The membrane itself is fragile, so it’s laminated between an outer face fabric and an inner lining to make the finished material. The face fabric carries a DWR finish so water beads off and doesn’t saturate the fabric — which is essential to keep the membrane breathing.

In practice

After a few seasons a hiker notices their Gore-Tex shell feels clammy in rain. The membrane is fine — the face fabric has wetted out — so they wash it and reapply DWR, and water beads and breathability return.

Product lines

Gore offers several constructions — durable Pro for hard alpine use, ultralight Paclite for packability, and newer PFC-free ePE membranes — each balancing durability, weight, and breathability. A Gore-Tex membrane is the heart of most hardshells and many a rain jacket.
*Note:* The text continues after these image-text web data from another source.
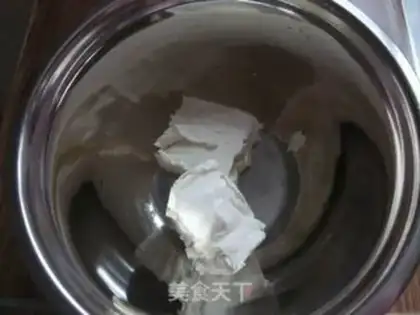 Make Cream of milk. Cold cheesecake step 1
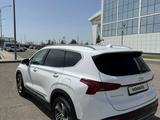 Hyundai Santa Fe 2021 года за 17 800 000 тг. в Караганда – фото 4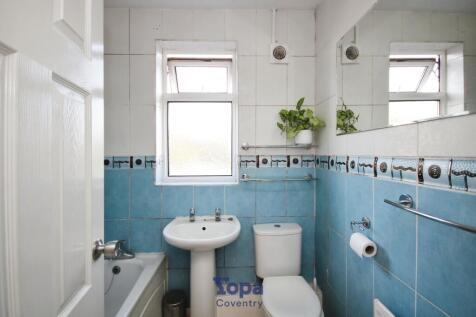 D5b2ee4c-Family 20Bathroom.JPG
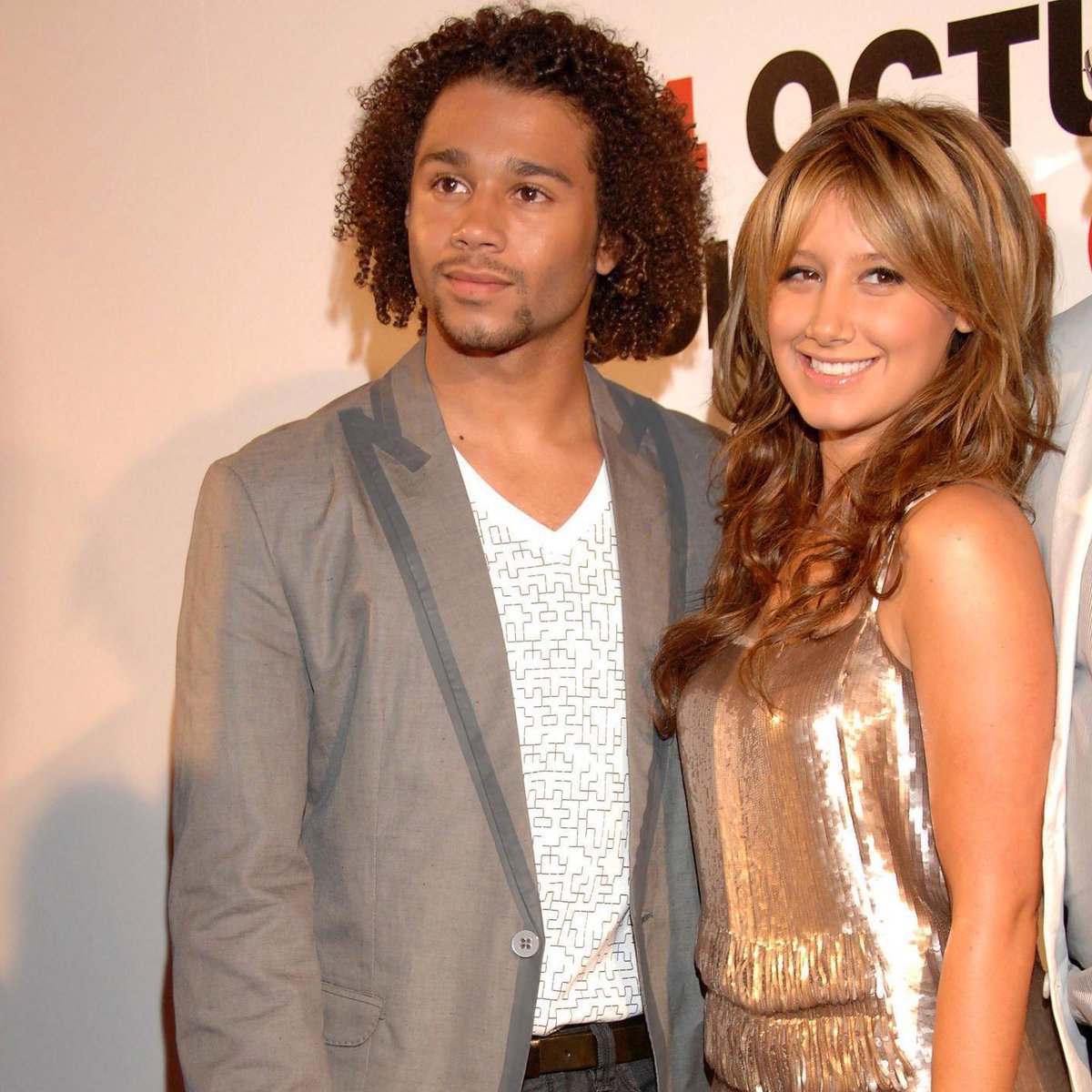 ThrowbackTisx's tweet photo. October 2nd, 2008: Ashley Tisdale attends the High School Musical 3: Senior Year Premiere in Madrid, Spain
•#CorbinBleu #CorbinBleu #ZacEfron #KennyOrtega https://t.co/QxKTXVomIw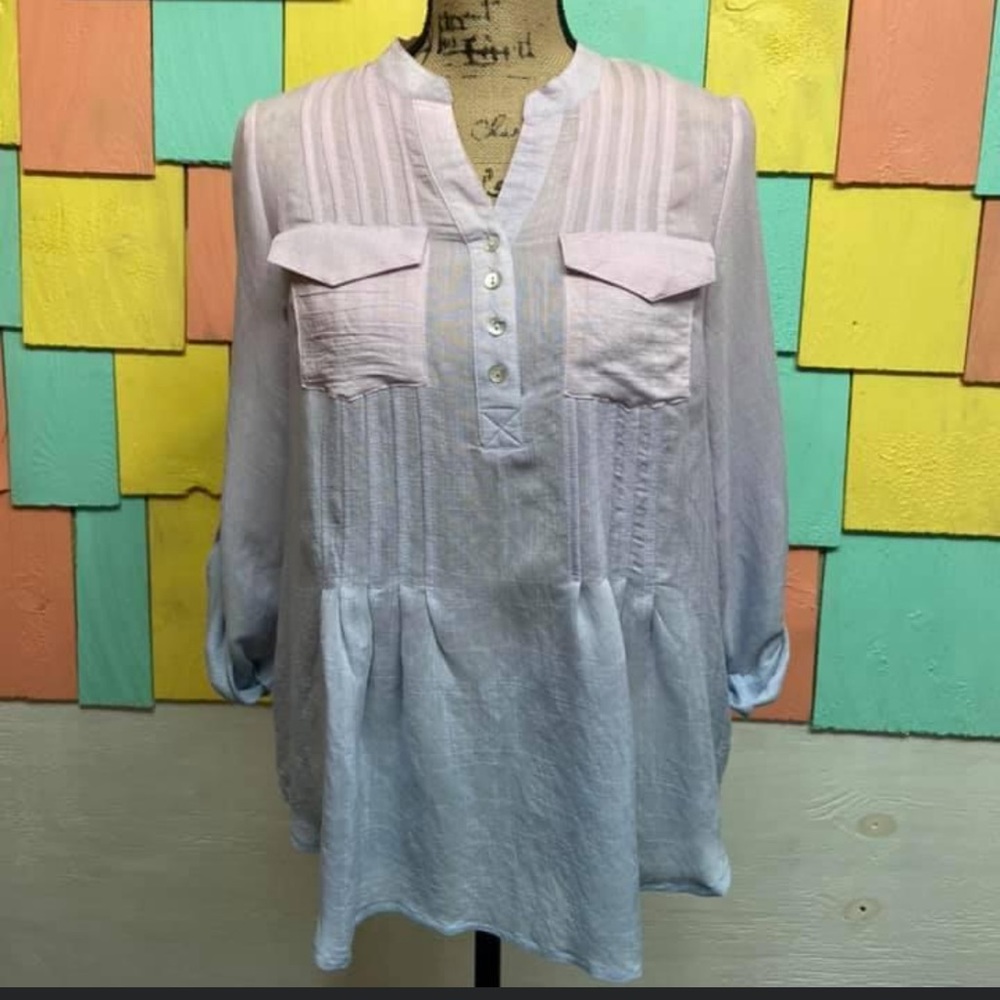 Light weight button ombré top
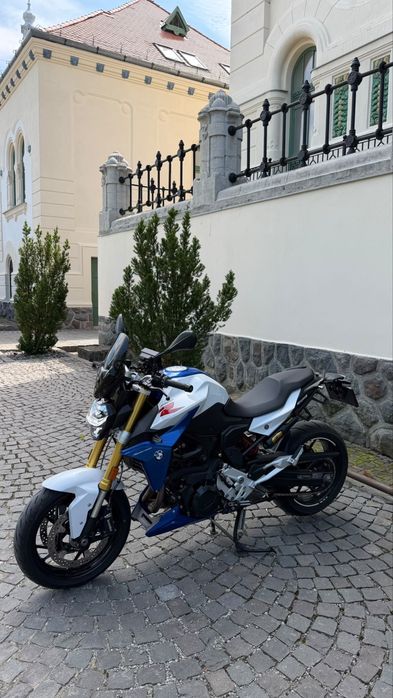 BMW F900R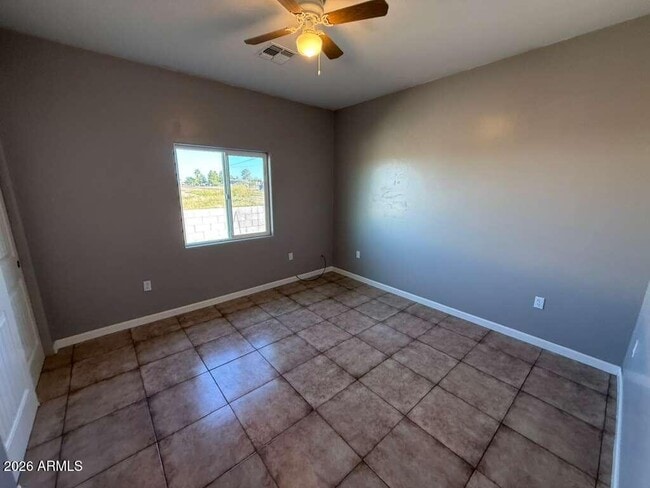 Building Photo - 2770 N Washington Ave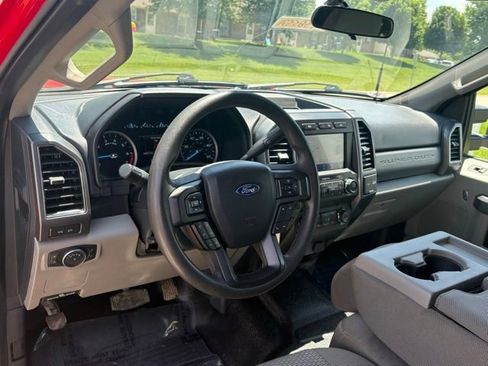 Used 2022 Ford F250 XLT w/ XLT Premium Package AWD/4WD image 11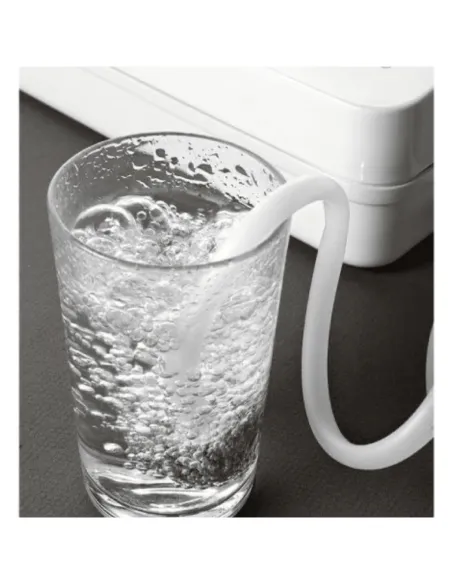 Generador de ozono Vida 10 Mini iO3 en acción ozonizando un vaso de agua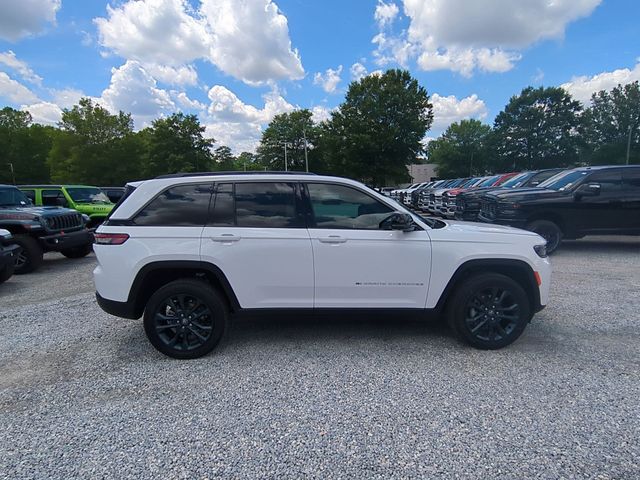 New 2026 Bright White Clear-Coat Exterior Paint Jeep  image 6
Compare it with a competitor in Gore-Tex vs eVent.

The bottom line

Gore-Tex is the benchmark waterproof-breathable membrane: it blocks rain while letting sweat vapor escape, and it's laminated into jackets and footwear with a DWR-treated face fabric. Different product lines trade durability, weight, and packability — and keeping the DWR fresh is what preserves the breathability that makes it worth the price.

Frequently asked questions

How does Gore-Tex work?

Gore-Tex uses a thin membrane with billions of microscopic pores. Each pore is far too small for a liquid water droplet to squeeze through (so rain can't get in) but much larger than a water vapor molecule (so sweat can get out). Laminated into a jacket and topped with a DWR finish, it keeps you dry from rain while venting some perspiration.

Is Gore-Tex fabric or a membrane?

Gore-Tex is the membrane, not the whole fabric. It's bonded (laminated) between an outer face fabric and an inner lining to make the finished waterproof-breathable material. So a 'Gore-Tex jacket' is really a jacket whose fabric contains a Gore-Tex membrane.

Why does my Gore-Tex jacket wet out or feel clammy?

Usually the outer face fabric has 'wetted out' — its DWR finish has worn off, so the fabric soaks up water and blocks breathability, making you feel damp inside even though the membrane still keeps rain out. Cleaning the jacket and reapplying DWR restores both water repellency and breathability.